Lo encontró un perro hambriento y vagabundo, un perro que comenzó a aullar con el mismo sonido lúgubre con que el cierzo se arrastra por los bajos de la puerta de un zaguán para desterrar la templanza de las alcobas. 



Y aquel aullido solidario con los que acostumbran a penar a la intemperie, fue el que me avisó de que alguien estaba allí, entre unas bolsas de basura, el que logró que Bonifacio no muriera de frío aquella noche, como una alimaña enferma, como un despojo arrojado a un rimero de desperdicios.
Fui yo quien llamó a la ambulancia. Fui yo quien lo extrajo de aquel lugar infecto. Fui yo quien luego se hizo cargo del animal vagabundo, un mestizo de galgo con podenco que supo solidarizarse con el anciano mediante aquel aullido lúgubre, providencial. Y al intervenir de forma tan decisiva en el resurgimiento vital de Bonifacio, no pude sino interesarme al poco tiempo por su recuperación.

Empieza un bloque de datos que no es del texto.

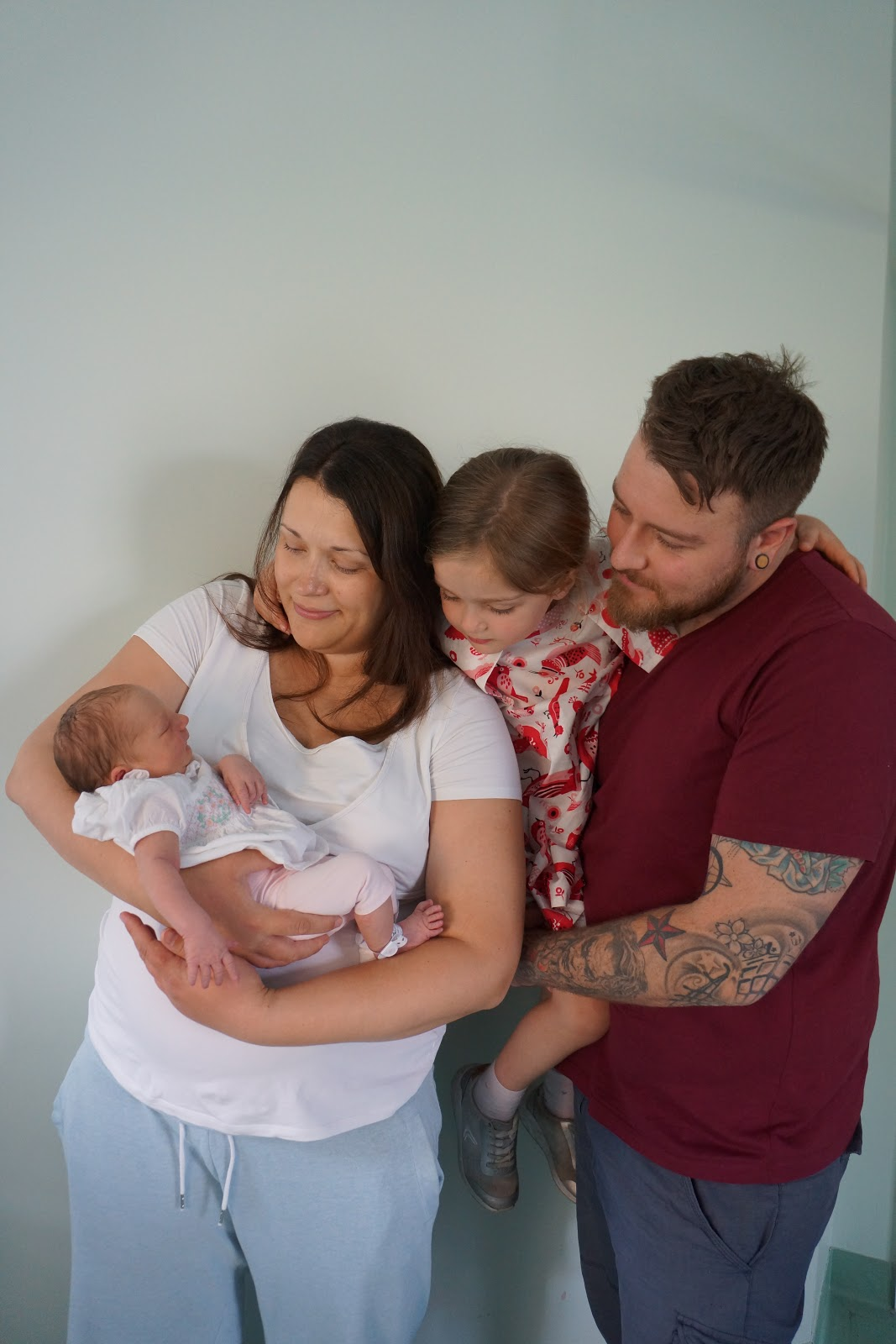 mum, dad and sister looking at a newborn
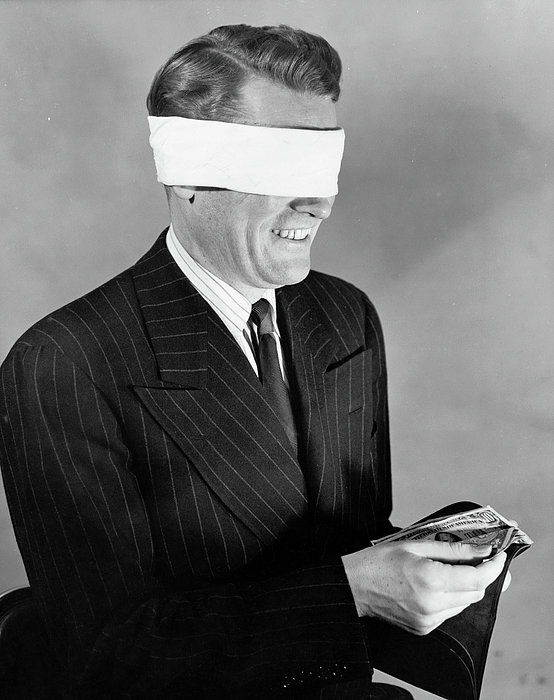Man Wearing Blindfold Holding Money (b&w) Print by Hulton Archive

En el hospital buscaron su nombre en la cartera que llevaba en el bolsillo, una piltrafa de plástico que albergaba recortes de periódico, antiguos billetes de lotería, retratos desvaídos y un carnet ilegible, caducado hacía décadas, donde su fotografía en blanco y negro arrostraba la cámara con la solvencia de la juventud. Cuando acudí a visitarle, el anciano agradeció mis desvelos con una sonrisa leve y unas palabras apenas masticadas por sus encías huérfanas de dientes:
- Toma, te la regalo, es una fotografía en blanco y negro de la casa donde nací. La fachada enjalbegada se orienta al norte, las jambas y el dintel de la puerta son de arenisca roja, la reja de la ventana es de hierro macizo y el balcón también es de forja. Una de las mejores casas del pueblo, dijo con un rumor tenue de voz antes de cerrar los párpados y abandonarse a la placidez del sueño.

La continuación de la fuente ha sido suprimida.